== Material for this task
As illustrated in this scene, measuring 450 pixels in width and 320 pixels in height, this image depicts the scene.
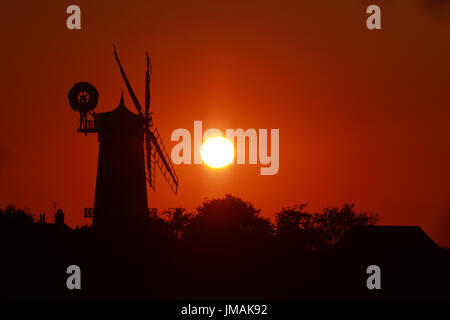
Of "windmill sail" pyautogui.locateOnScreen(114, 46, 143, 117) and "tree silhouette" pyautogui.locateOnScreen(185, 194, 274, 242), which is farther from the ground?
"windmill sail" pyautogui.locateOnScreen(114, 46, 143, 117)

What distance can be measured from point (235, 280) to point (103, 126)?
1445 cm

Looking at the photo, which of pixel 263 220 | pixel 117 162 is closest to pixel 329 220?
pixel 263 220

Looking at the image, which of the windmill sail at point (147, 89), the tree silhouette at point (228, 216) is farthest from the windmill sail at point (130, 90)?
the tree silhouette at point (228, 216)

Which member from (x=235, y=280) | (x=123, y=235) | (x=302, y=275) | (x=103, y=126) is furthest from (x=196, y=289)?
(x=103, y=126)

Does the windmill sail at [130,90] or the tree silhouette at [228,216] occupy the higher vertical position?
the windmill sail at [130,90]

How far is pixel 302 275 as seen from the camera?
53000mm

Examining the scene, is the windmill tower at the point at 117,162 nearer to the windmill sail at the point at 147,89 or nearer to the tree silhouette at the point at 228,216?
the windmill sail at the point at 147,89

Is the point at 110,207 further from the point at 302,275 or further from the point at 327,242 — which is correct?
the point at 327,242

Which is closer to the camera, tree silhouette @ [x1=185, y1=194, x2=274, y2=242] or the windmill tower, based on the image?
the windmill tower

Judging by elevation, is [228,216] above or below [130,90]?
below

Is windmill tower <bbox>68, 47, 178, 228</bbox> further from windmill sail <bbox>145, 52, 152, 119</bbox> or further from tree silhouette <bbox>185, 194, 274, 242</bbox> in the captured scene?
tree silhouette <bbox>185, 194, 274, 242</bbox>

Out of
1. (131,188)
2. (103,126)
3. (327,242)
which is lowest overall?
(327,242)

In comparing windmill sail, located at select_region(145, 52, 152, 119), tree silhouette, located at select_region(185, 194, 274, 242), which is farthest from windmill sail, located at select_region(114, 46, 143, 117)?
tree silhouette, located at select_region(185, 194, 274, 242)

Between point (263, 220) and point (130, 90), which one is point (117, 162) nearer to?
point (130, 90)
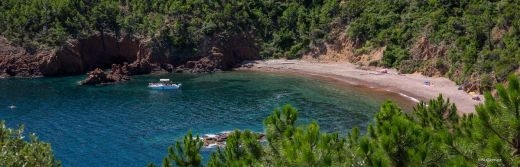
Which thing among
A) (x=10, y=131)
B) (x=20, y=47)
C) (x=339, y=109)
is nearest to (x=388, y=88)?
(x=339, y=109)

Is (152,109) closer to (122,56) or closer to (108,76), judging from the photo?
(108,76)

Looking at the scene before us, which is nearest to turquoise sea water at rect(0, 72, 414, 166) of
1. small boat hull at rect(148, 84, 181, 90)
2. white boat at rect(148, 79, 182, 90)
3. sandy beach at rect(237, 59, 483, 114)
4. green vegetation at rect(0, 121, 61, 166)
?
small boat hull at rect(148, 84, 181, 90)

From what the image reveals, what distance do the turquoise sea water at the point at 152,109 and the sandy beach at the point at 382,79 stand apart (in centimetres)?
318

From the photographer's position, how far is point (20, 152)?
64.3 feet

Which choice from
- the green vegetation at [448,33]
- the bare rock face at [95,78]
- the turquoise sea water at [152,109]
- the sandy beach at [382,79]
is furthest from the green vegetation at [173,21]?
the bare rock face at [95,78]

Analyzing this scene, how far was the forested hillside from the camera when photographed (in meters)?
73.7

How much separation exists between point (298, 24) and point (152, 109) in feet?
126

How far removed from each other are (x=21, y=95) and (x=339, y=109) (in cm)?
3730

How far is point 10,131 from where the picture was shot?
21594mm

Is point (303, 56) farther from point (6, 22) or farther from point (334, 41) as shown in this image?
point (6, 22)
====
== Material for this task
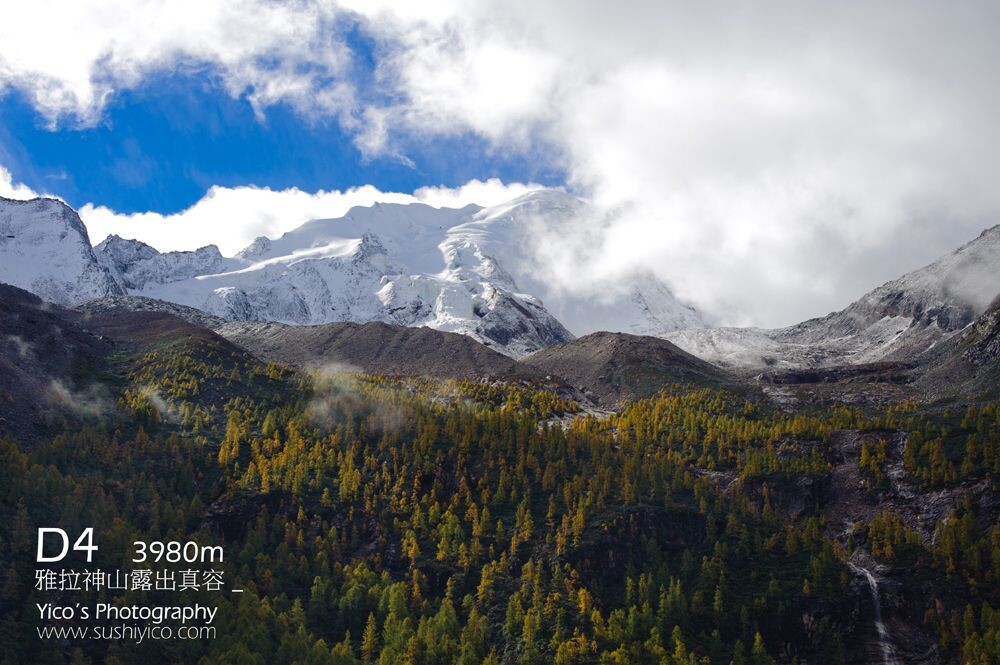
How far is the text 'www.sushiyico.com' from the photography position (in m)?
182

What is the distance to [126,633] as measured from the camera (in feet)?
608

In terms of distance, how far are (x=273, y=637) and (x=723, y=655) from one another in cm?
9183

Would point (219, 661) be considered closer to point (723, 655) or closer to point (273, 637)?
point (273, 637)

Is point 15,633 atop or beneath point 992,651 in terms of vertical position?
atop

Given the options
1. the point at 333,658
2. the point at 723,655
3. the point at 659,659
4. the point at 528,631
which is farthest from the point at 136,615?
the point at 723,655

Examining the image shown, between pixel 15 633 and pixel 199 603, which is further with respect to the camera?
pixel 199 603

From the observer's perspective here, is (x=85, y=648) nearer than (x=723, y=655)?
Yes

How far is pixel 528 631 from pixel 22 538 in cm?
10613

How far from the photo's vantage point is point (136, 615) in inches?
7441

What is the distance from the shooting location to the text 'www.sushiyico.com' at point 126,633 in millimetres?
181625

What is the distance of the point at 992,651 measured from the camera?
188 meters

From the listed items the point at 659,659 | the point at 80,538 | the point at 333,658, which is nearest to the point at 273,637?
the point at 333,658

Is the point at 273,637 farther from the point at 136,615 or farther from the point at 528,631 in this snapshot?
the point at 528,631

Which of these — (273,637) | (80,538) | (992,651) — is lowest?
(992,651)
====
== Material for this task
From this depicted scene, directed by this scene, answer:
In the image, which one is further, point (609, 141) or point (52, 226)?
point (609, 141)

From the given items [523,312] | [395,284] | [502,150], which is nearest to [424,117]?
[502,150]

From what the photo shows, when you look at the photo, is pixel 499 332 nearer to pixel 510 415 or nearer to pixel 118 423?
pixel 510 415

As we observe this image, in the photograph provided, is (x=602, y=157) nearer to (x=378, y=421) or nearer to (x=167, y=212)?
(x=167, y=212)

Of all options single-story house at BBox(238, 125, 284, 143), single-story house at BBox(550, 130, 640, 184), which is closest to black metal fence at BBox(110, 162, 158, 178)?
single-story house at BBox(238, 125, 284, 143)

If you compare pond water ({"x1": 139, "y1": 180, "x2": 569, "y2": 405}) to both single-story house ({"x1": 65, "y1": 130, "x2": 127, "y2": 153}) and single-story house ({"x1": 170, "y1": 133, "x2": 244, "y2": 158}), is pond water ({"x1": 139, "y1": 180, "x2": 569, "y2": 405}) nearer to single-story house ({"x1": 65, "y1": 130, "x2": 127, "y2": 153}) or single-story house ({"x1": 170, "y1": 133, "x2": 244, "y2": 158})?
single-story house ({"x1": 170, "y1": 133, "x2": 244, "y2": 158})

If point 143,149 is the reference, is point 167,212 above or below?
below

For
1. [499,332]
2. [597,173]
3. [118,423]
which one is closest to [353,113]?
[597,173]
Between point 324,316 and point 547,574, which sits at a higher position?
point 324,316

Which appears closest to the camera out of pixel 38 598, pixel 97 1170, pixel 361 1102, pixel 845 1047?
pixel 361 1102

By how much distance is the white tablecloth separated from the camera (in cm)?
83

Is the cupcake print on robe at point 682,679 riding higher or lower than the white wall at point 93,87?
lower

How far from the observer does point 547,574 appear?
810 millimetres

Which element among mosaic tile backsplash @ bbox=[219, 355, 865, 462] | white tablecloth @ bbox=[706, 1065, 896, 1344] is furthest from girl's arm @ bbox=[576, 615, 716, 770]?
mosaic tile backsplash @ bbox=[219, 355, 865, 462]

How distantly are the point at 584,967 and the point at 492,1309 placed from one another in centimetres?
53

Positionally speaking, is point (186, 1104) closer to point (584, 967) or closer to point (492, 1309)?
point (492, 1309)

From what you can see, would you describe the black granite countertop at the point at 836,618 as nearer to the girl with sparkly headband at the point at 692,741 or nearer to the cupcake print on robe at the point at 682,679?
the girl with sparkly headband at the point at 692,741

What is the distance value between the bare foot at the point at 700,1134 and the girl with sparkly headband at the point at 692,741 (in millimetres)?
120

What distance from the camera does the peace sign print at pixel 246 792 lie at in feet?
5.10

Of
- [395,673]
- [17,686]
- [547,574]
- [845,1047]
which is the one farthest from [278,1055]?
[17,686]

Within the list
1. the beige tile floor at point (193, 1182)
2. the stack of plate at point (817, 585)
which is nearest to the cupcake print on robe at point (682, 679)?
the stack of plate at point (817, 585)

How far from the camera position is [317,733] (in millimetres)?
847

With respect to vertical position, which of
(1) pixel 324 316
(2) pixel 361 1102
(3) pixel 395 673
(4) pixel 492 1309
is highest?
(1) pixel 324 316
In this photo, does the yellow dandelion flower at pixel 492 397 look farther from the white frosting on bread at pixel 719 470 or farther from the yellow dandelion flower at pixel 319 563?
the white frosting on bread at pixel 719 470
====
> **Prompt**
List every line in the records above that contains the word "much", copying each one in full.

> **Output of the exercise**
How much separation exists between point (298, 24) and point (152, 109) in feet?
By how much distance is the white tablecloth separated from the camera (in cm)?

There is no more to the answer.